• _WORK INSTRUCTION_: According to the text on signs of progress in psychotherapy, what name did Sigmund Freud give to the phenomenon of a patient suddenly presenting as feeling much better?

• _DOCUMENT EXCERPT_:
*****
Here are three signs that you are progressing in your psychotherapy:
1. An Increase in Ego Strength.
Your ability to feel your emotions without feeling toppled by them is a good sign. Ego strength is not about the sense of what or who you think you are – that is more the concept of yourself, or you ‘self concept’.
The ego is the sense of being that you have. The ‘I am’ that is having the experience.
Having a strong ego essentially translates to being able to meet the experience of life as it is. Emotions are generally the signals of instinctual drives. Learning how to read them as signals more accurately, and to our advantage, is generally a step in a healthy direction. It is often when we misread these cues that we end up maladapting to the world, to other people, and to ourselves.
2. Things Can Get Worse Before They Get Better
It’s an odd one this, but, especially near the beginning of a therapeutic relationship things can sometimes feel like they are getting worse. Strangely this can be a good sign. Of course, the period that it lasts for needs to be taken into account, but generally speaking, for a certain period it is not uncommon, and no bad thing.
Sometimes, old patterns of behaviour, established in the past – e.g. the result of the patient being forced to make a poor decision in a bad situation – can amp up in intensity. Sometimes.
Sometimes this amplification of affect, of feeling our emotions, is a sign that the patient is learning to feel in a deeper way, that their ego is strengthening. This is why therapy can be uncomfortable, because often we are being called to go into the valid suffering we have been avoiding in order to release ourselves from the unnecessary suffering that we can end up repeating in an attempt to avoid facing the valid suffering, or the fear of it. This is an over simplification, and each case will vary, but the premise is generally true.
3. You Feel Better More of the Time (Except When…)
The clue is sort of in the language. Feeling Better. After all, isn’t that why we attend therapy, to heal? Perhaps the best metric for that is that we feel better. Too obvious? Well, Yes and no. Sigmund Freud, the founder of Psychoanalysis, identified a phenomena with patients he called ‘Flight to Health’ in which a patient might present as suddenly feeling much better thank you very much. This can even occur prior to a session. Previously wrapped up in symptoms when making the appointment a patient can arrive suddenly feeling much better. Or after a single session. This is not uncommon. Again, without contact it is very difficult to say when there is genuine healing taking place and this ‘flight to health.’ Psychotherapy really needs to be conducted on a case by case basis. However, the principle exists. This is another good reason why a block of sessions in a treatment plan is advised, and can be more helpful that single intermittent sessions. In the same way that a patients can suddenly get worse then they can suddenly get better.
The baseline though is still valid. If, over time, you realise that you are feeling better more of the time, then that is a good sign. If your symptoms ease, or your relationship to them changes for the better, if events, or situations, or people that you used to struggle with become tolerable, manageable, maybe even inconsequential, then these are indications that you are making good progress in psychotherapy.
*****
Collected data

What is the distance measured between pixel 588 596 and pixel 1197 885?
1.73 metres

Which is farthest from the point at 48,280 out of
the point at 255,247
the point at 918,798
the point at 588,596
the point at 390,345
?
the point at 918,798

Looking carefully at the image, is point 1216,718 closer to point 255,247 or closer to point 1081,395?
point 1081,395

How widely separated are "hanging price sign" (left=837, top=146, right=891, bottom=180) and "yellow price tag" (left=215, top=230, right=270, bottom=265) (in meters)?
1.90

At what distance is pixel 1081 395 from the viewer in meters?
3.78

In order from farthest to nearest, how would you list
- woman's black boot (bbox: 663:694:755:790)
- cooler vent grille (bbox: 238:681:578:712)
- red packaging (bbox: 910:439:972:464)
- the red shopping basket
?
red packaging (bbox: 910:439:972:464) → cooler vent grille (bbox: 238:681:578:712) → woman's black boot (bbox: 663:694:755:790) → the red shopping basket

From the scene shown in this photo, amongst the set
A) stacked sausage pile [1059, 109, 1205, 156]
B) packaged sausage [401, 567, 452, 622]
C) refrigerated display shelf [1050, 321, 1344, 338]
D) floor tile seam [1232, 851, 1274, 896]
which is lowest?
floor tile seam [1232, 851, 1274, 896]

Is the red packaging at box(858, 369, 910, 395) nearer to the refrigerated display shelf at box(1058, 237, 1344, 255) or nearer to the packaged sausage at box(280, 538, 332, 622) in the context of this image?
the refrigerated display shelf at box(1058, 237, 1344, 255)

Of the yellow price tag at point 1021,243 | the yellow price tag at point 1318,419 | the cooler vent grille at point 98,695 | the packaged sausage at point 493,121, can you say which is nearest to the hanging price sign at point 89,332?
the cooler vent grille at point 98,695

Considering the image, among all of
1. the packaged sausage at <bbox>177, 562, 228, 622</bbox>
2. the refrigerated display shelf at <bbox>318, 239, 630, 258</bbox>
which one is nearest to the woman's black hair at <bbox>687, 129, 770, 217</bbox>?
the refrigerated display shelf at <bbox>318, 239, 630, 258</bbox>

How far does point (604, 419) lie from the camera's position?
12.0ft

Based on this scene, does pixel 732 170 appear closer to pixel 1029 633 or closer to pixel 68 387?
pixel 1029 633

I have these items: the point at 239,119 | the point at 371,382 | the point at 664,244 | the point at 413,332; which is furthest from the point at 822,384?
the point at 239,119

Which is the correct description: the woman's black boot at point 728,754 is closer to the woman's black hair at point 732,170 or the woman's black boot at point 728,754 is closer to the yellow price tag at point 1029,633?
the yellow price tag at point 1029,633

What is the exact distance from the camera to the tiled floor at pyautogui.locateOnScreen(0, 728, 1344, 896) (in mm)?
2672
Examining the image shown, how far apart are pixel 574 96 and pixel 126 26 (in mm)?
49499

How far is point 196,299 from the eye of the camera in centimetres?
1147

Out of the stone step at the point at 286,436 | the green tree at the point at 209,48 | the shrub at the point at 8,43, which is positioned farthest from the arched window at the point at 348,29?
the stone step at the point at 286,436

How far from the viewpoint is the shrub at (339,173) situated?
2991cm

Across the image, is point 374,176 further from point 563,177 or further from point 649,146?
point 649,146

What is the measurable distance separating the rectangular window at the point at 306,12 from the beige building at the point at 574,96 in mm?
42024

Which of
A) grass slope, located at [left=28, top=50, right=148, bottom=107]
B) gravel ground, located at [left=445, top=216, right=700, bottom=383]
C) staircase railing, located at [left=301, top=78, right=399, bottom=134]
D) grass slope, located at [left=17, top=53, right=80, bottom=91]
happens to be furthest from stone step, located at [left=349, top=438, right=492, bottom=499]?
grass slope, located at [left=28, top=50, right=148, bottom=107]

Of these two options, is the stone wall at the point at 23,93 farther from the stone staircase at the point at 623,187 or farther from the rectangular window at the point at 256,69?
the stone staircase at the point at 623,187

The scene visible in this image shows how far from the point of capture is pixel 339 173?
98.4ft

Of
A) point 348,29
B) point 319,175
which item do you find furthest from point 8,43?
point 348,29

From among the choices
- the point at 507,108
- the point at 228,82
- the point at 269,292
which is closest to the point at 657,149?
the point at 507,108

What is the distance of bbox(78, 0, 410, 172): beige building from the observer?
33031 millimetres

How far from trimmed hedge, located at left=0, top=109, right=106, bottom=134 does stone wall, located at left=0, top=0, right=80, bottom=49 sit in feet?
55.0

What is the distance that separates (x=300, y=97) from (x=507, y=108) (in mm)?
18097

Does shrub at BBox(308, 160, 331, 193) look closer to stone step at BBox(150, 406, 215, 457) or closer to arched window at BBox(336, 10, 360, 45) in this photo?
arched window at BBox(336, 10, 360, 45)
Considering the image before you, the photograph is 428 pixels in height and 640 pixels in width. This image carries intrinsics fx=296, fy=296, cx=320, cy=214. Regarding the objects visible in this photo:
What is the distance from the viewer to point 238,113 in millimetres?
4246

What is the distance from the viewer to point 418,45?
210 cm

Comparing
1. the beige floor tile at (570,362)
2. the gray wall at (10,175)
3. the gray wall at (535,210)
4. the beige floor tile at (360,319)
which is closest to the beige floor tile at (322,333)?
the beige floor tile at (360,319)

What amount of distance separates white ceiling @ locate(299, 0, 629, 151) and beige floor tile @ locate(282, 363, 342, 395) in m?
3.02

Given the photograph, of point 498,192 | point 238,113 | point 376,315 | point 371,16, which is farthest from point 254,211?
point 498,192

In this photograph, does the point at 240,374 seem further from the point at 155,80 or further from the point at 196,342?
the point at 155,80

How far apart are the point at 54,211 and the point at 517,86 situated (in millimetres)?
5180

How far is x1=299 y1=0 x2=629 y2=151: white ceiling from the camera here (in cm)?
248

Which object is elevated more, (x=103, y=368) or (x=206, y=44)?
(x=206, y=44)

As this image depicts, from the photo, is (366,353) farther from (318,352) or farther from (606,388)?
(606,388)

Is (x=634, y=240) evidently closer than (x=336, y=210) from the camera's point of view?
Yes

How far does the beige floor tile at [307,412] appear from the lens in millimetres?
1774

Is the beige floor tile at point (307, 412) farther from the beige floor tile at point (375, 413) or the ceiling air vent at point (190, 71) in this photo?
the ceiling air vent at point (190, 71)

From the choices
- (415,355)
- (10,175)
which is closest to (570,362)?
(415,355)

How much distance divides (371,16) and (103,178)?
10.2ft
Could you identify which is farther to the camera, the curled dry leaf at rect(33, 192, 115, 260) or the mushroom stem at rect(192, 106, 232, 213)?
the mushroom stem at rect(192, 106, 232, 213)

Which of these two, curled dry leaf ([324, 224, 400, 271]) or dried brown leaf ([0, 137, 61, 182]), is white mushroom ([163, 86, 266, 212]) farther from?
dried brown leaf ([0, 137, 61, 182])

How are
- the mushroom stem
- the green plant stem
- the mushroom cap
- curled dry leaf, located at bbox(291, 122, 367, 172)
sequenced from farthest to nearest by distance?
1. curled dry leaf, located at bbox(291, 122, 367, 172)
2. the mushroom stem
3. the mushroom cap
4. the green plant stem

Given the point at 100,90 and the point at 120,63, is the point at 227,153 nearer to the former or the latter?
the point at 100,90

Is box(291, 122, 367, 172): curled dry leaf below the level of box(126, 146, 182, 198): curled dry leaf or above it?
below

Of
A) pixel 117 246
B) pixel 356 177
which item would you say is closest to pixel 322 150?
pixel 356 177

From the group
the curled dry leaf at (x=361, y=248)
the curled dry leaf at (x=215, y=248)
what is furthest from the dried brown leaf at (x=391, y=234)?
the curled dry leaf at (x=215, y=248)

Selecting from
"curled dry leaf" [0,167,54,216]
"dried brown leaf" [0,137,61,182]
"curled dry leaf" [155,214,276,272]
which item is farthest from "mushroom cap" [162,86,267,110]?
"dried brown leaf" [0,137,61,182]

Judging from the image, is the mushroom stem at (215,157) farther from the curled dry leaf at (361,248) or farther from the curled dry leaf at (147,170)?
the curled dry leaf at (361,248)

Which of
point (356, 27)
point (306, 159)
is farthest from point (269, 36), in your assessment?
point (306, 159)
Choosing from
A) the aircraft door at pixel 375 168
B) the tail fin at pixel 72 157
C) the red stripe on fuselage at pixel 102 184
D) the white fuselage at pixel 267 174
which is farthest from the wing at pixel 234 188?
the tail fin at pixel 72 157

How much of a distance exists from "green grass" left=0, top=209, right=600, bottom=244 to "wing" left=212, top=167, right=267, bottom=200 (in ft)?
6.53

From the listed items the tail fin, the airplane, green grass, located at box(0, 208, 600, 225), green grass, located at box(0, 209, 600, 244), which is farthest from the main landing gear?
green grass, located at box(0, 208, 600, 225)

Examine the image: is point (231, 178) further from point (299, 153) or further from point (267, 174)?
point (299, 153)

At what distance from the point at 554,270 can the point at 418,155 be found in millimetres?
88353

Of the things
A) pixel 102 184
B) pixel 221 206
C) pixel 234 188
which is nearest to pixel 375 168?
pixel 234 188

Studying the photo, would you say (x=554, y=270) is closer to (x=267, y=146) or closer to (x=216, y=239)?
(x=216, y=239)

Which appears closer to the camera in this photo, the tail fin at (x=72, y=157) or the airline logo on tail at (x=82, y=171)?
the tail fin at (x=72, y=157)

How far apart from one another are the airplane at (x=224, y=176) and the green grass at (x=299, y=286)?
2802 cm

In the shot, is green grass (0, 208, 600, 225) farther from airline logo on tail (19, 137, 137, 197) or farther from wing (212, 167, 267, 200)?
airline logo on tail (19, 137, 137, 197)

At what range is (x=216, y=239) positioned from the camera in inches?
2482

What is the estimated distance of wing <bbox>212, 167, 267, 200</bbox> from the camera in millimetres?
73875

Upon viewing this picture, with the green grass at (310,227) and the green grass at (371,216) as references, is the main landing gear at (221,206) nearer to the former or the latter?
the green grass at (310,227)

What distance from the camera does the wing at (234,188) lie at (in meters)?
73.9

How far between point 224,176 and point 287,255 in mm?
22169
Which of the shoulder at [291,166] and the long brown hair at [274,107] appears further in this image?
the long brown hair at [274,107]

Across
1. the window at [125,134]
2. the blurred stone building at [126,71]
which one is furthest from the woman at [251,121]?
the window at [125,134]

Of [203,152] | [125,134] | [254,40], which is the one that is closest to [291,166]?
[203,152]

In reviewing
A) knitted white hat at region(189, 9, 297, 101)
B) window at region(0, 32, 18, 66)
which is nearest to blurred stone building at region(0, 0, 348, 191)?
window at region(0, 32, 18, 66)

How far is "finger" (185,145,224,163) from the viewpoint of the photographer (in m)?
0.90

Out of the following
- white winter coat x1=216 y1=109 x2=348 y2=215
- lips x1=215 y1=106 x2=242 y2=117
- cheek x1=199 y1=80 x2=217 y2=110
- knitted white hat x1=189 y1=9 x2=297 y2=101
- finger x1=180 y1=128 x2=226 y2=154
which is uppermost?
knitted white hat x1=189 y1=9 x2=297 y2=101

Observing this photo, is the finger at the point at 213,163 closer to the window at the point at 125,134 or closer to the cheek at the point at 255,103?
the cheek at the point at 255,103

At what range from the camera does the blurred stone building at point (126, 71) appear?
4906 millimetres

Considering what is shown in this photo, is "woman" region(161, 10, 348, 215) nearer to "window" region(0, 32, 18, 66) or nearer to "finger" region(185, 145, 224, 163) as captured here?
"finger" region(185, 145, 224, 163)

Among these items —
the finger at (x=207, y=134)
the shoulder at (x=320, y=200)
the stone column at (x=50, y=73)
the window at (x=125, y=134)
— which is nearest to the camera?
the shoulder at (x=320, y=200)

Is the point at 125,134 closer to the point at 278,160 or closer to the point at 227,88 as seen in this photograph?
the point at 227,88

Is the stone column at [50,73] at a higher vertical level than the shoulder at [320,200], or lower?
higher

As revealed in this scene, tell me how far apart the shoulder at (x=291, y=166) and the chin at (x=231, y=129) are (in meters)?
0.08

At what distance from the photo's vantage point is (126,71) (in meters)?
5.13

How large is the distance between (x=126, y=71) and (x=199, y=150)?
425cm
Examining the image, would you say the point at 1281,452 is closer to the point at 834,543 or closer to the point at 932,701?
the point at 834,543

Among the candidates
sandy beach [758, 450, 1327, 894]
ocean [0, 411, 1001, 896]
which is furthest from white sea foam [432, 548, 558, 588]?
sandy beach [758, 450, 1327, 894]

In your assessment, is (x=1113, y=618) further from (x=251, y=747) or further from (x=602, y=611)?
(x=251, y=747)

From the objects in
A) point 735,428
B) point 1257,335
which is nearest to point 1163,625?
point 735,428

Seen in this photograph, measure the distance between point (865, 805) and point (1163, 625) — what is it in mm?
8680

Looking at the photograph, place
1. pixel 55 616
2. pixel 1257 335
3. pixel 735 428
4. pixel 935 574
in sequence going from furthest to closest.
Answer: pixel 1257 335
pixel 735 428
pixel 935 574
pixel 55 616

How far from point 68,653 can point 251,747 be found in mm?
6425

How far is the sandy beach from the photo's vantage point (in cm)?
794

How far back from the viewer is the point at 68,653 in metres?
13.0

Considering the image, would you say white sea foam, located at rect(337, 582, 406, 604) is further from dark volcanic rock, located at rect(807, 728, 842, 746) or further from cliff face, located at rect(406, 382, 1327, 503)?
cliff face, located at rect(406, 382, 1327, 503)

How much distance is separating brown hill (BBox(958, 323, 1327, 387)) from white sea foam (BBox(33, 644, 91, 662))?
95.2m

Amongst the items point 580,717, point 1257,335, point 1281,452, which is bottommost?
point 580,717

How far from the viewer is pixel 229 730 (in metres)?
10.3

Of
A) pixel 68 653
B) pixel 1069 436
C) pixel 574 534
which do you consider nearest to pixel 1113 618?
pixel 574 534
*****
• _ANSWER TO THE EXERCISE_: Flight to Health